File Upload Web Service
The File Upload Web service resides in a servlet container (for example, a standalone Tomcat or IdS-J tomcat) on the cloud provider side. Requests to the Web service consist of:
-
Customer ID <_xs_:_string_>
-
Content of the LDIF file <_xs_:_base64Binary_>
Activities
The Web service performs the following activities on the cloud provider side:
-
Unpacks the received LDIF file and saves it under the configured folder.
-
Invokes a Java-based workflow that corresponds to the received Customer ID. This call is asynchronous, so there is no check to verify the result. The workflow imports the users from the LDIF file into the Identity store.
-
Returns a response message to the client if no problems occurred or generates an error response.
Installation
To install the File Upload Web service, locate the war file under the webapps directory of Apache Tomcat. Tomcat automatically deploys the file. After deployment, adapt the configuration files in the newly created remoteADFileUpload folder and then restart Tomcat. The endpoint URL of the Web service is
http(s)://host:_port_/remoteADFileUpload/ProvisionFileUploadService
Where the host, port and usage of HTTP(s) depends on the Tomcat configuration, as described in the "Configuration" section.
Configuration
You configure the Web service with configuration files located under the WEB-INF/config folder. These files include:
-
config.properties - the default configuration file that is used when a request without a client id is received or if no configuration file for the given customer ID is found.
-
customerID*.config.properties* - customer-specific configuration files. These files are used when an incoming customer ID matches an existing customer configuration file.
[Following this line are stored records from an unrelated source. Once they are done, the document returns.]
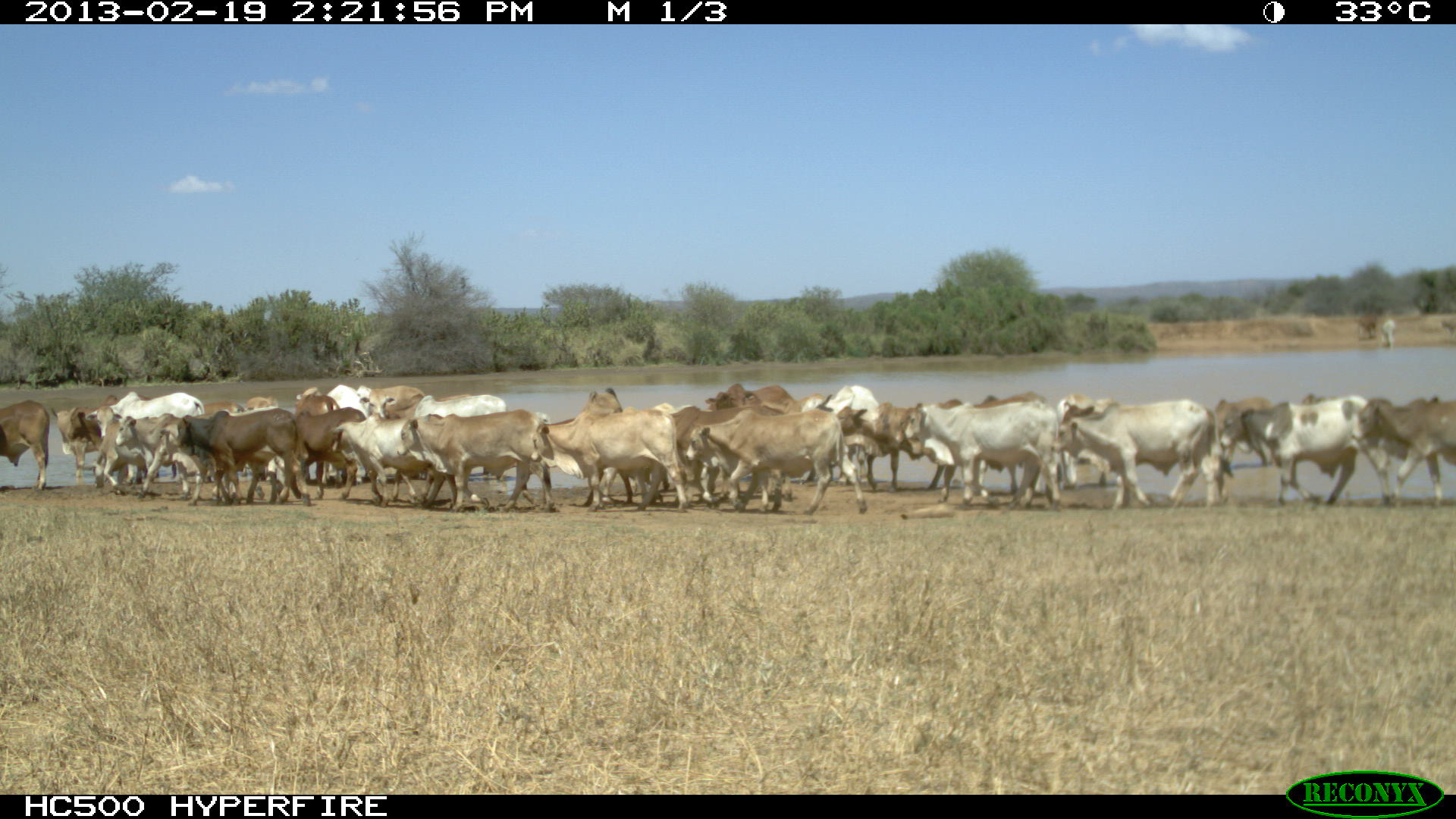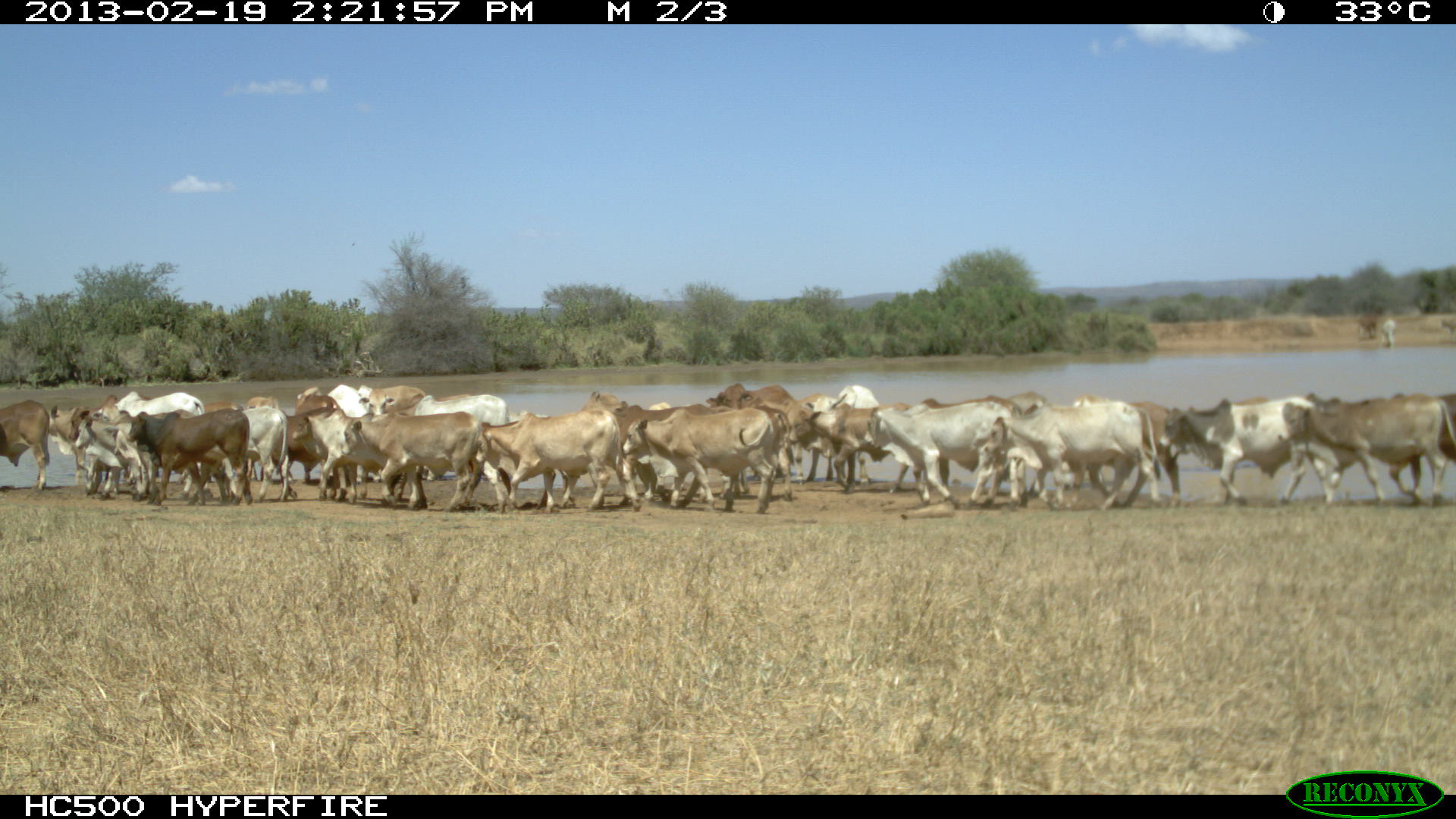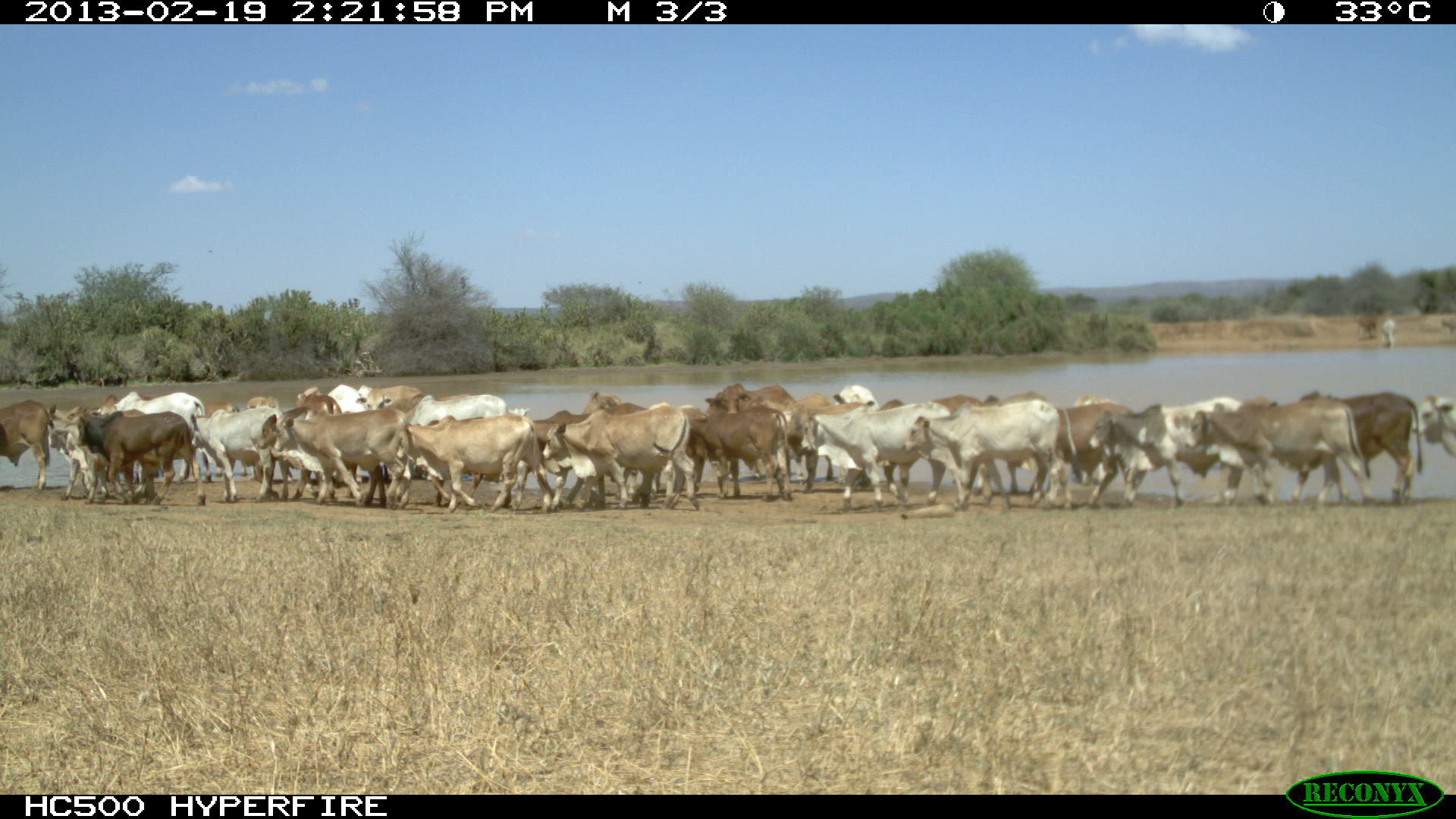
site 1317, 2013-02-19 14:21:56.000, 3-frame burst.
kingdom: Animalia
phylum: Chordata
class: Mammalia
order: Artiodactyla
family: Bovidae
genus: Bos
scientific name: Bos taurus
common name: domestic cattle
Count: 1.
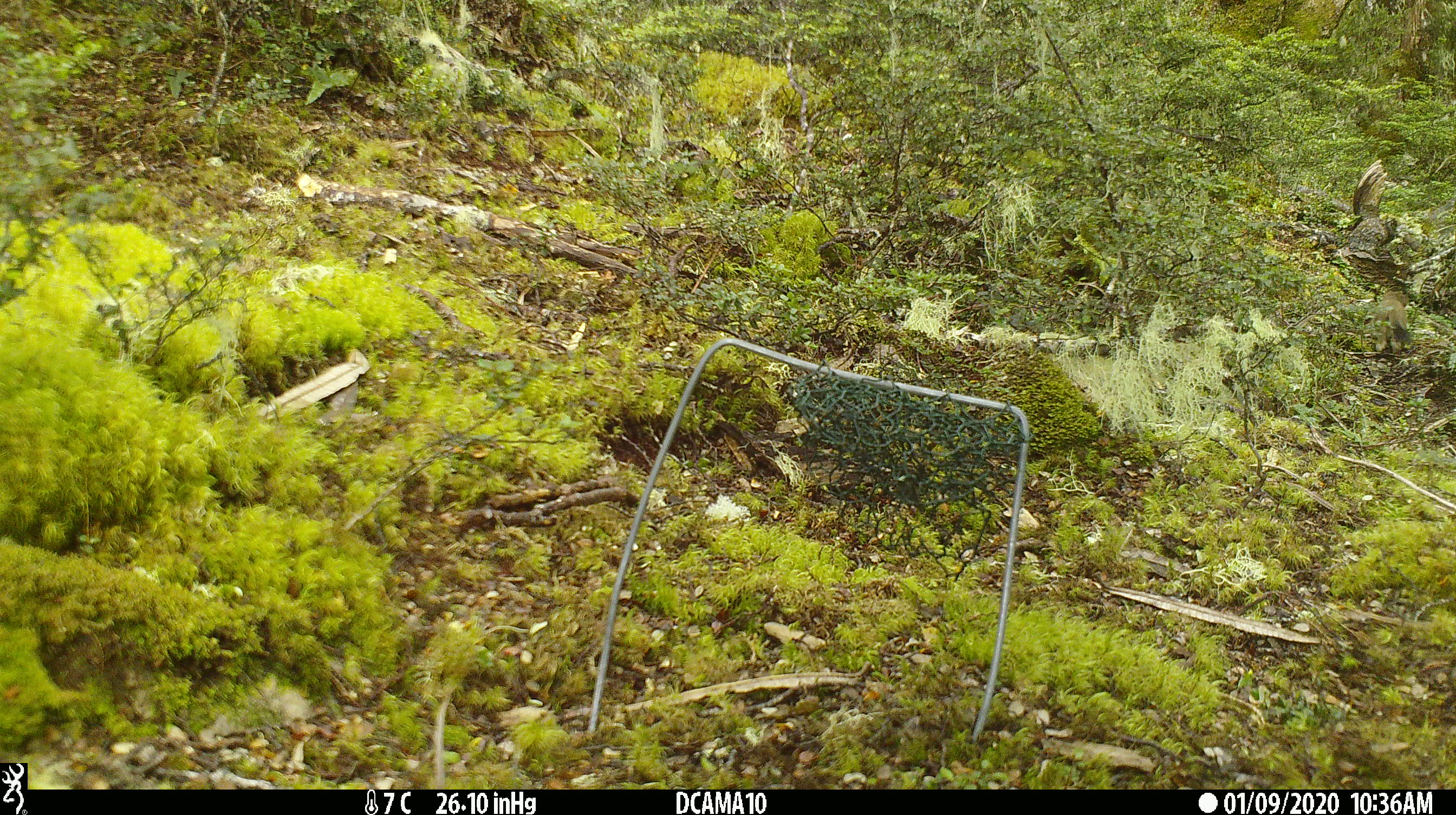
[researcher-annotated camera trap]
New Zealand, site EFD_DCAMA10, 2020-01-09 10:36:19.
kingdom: Animalia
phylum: Chordata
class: Mammalia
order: Carnivora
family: Mustelidae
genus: Mustela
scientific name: Mustela erminea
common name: stoat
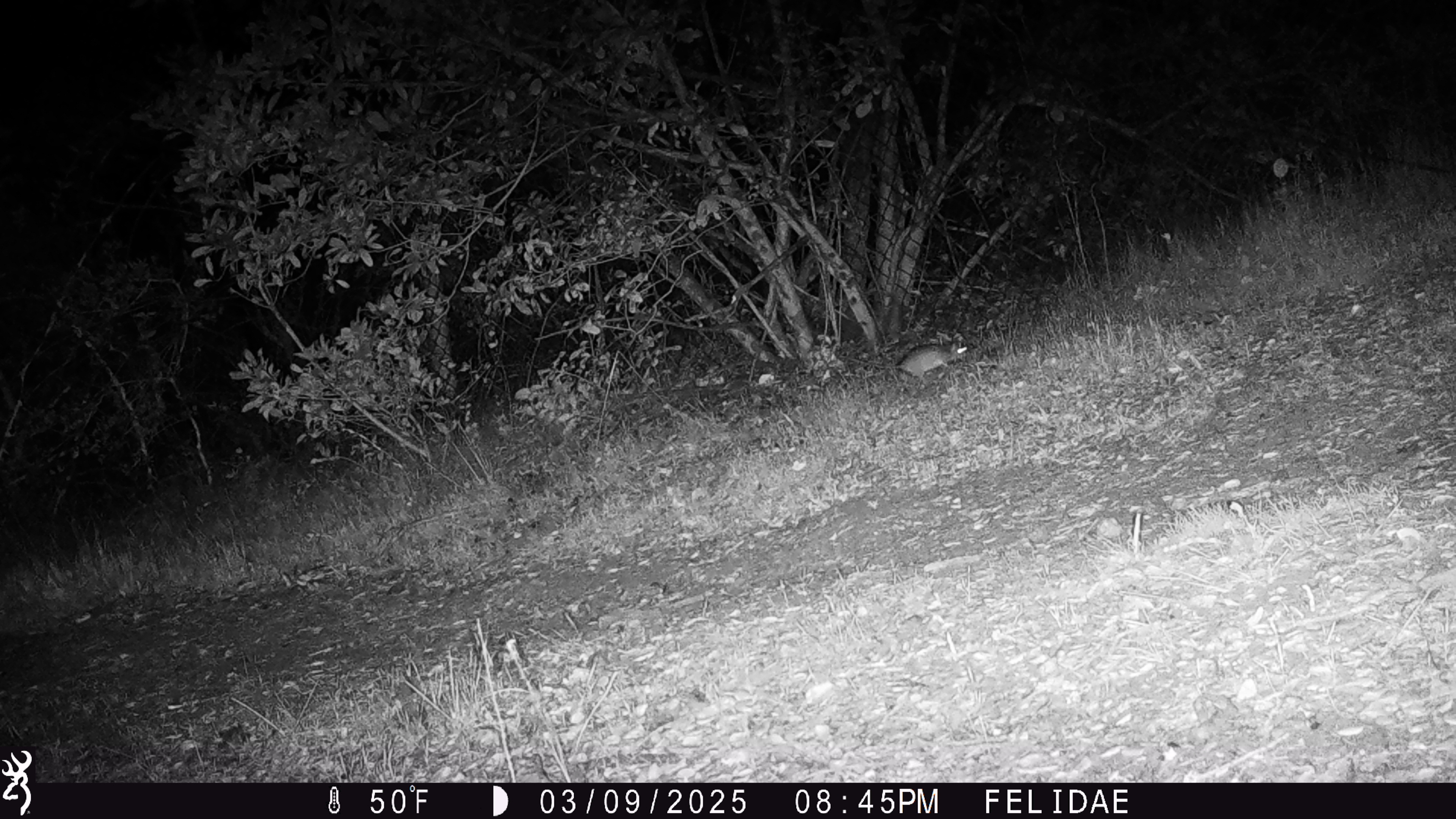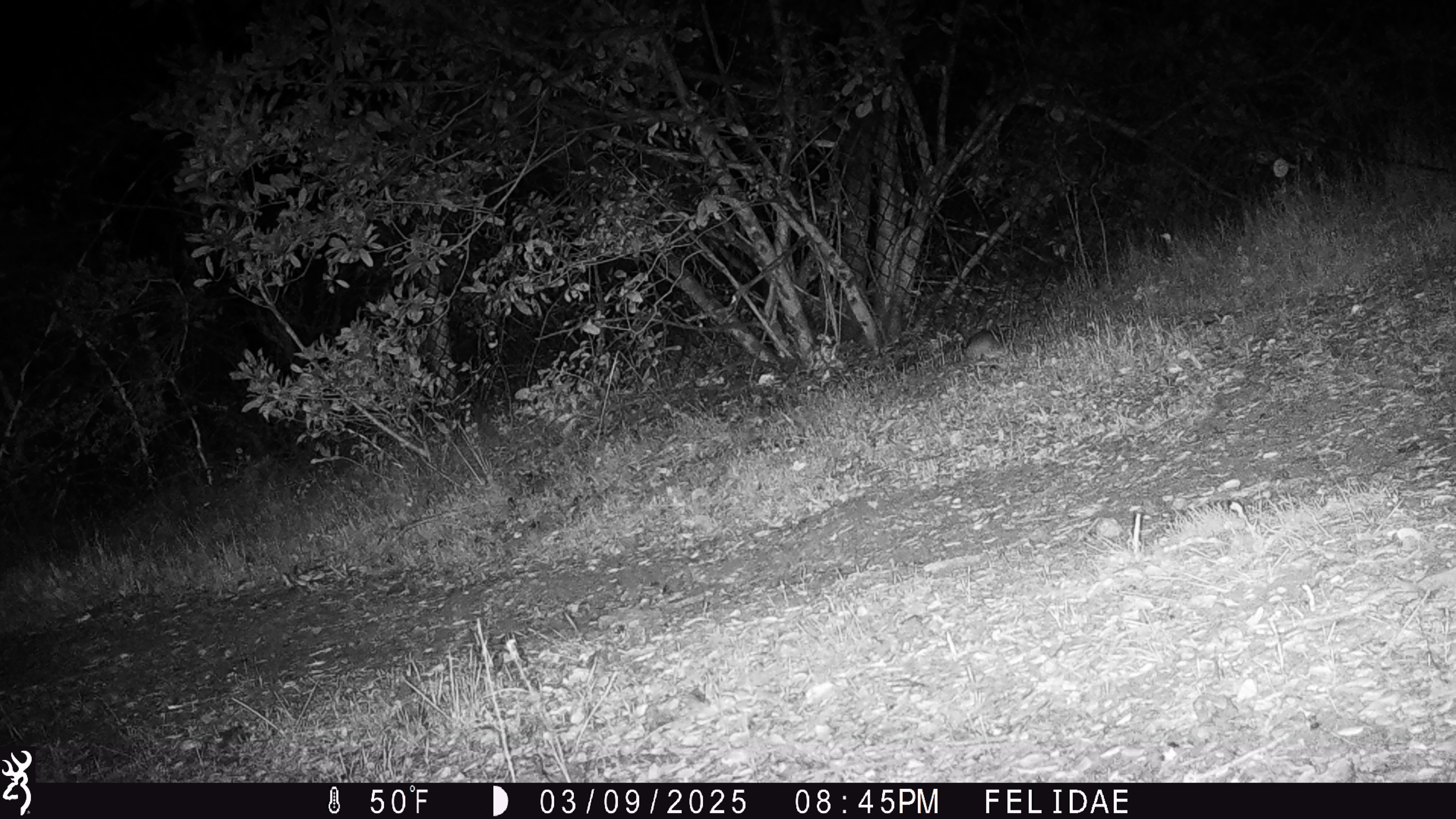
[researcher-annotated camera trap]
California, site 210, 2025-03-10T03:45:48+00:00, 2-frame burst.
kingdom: Animalia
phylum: Chordata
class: Mammalia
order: Rodentia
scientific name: Rodentia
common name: mouse or rat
The default deployment contains the files config.properties and My-Company.config.properties. (See the files for more details, search for the CONFIGURE tag.)
Configuring SSL on Tomcat
The configuration parameters for Tomcat are specified in the file /conf/server.xml.
To enable SSL:
-
Generate / copy the key store file under CATALINA_BASE/keys/keystore.
-
Edit the following lines in server.xml to enable SSL:
<Connector SSLEnabled="true" acceptCount="100" clientAuth="false"
disableUploadTimeout="true" enableLookups="false" maxThreads="25"
port="443" keystoreFile="keys/.keystore" keystorePass="asd123"
protocol="org.apache.coyote.http11.Http11NioProtocol" scheme="https"
secure="true" sslProtocol="TLS" />
To enable LDAP authentication and authorization:
-
Edit the following Realm element under <Host/>:
<Realm className="org.apache.catalina.realm.JNDIRealm"
connectionName="cn=DomainAdmin,cn=My-Company"
connectionPassword="dirx"
connectionURL="ldap://localhost:389"
userPattern="{0}"
roleBase="cn=Groups,cn=DirXmetaRole,cn=TargetSystems,cn=My-Company"
roleSubtree="true"
roleName="cn"
roleSearch="(uniqueMember={0})"/>
-
Disable other realms that are not required.
The meaning of the parameters is as follows:
roleBase
Specifies the entry under which the groups are located in the LDAP directory.
connectionName and connectionPassword
Identify a technical user. Tomcat uses this technical user in the bind for the LDAP group search. If an anonymous bind is performed, these parameters are omitted. Currently Tomcat cannot use the authenticated user for performing the search for groups.